1940'lı yılların sonlarında
2. Dünya savaşının ağır ekonomik etkisi vardır. Ancak Dr. Bitran’ın evinin cami
tarafındaki bitişiğinde oturan kemancı Zeki Bey, evinde keman çalıp şarkı
söylediğinde bütün sokak halkının dışarıda Onu dinlediğini de anlatır o yılları
yaşayanlar. Önceki yazılarımdan birinde piyanolu evler olduğunu yazmıştım. Şık
giyimli insanlarıyla Yeldeğirmeni, renkli ve hareketli bir semttir.
1900'lü yılların
başından itibaren Kır Kahvesi Sokakta iki büyük köşk göze çarpar. Hasan Paşa Köşkü
ile Ali Paşa Köşkü. Hasan Paşa Köşkünün arka bahçesi tren yoluna bitişik olup bahçenin
bir yanında Özen Sineması diğer yanında Kaynak ailesinin bahçesi vardır.
Ali Paşa Köşkü, Hasan
Paşa Köşkünün karşı sırasında Rasim Paşa Caminin bahçesine bitişiktir. Köşkün
girişinin üstünde iki kat, yanında ise selamlık bulunur. Köşk yaşayanlarının
içinde ev işlerine yardımcı olan ‘Kızlar’ vardır. Kızlar, ev içinde
yardımcıdırlar ama evlat gibi görülürler. Bazıları küçük yaşta eve
gelmişlerdir. Aliye, Naile, Dilber, Hayriye, Rabia, Binnaz anımsanan isimlerdendir.
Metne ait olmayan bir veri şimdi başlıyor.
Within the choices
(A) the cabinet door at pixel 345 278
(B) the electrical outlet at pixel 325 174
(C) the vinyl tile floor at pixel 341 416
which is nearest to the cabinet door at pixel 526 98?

Onlara evin kızı gözüyle bakılır, okula gönderilir, yetiştirilir ve sonunda gelin
edilirlerdi.
Ali Paşa Köşkü
Örneğin: Kızlardan
Aliye, Girit’lidir. 3 yaşındayken ana-babası şehit düşmüş, yalnız kaldığını
gören Ali Paşa Onu sahiplenerek İstanbul’a getirmiş, evlat gibi diğer kızlarla
birlikte yetiştirmişti.
Ali Paşa 1918 yılında
öldükten sonra savaşın da etkisiyle ailenin ekonomik durumu bozulmuştu. Yine de
evdeki Kızlar bırakılmamıştı.
Bugün Köşkün Yerinde Bu Apartman Var
Kızların hepsi iyi
evlilik yapmış, bazıları han-hamam sahibi olmuştur. Yazıya konu olan ikisinden Aliye,
DDY de çalışan Zeki Bey ile evlenmiştir. Naile ise arabacı Ali ile evlenmiş,
ancak bir süre sonra verem olup ölmüştür.
1950'li yılların
başları.. Diğerleri gibi Aliye de gerektiği zamanlarda köşkün ihtiyaçları için
çarşıya çıkmaktadır. Bazen Kadıköy, bazen Yeldeğirmeni çarşısında alış veriş
işini yapar Aliye Hanım. Yeldeğirmeni çarşısına çıktığında namaz vakti Bakkal
Sabahattin’in dükkânına uğrar, orada bir köşede namazını kılar, kendisiyle
sohbet eder, bakkaliye alış verişini yapar ve öyle eve döner. Bakkal Sabahattin,
yakışıklı, kültürlü güzel konuşmasını bilen bir insandır.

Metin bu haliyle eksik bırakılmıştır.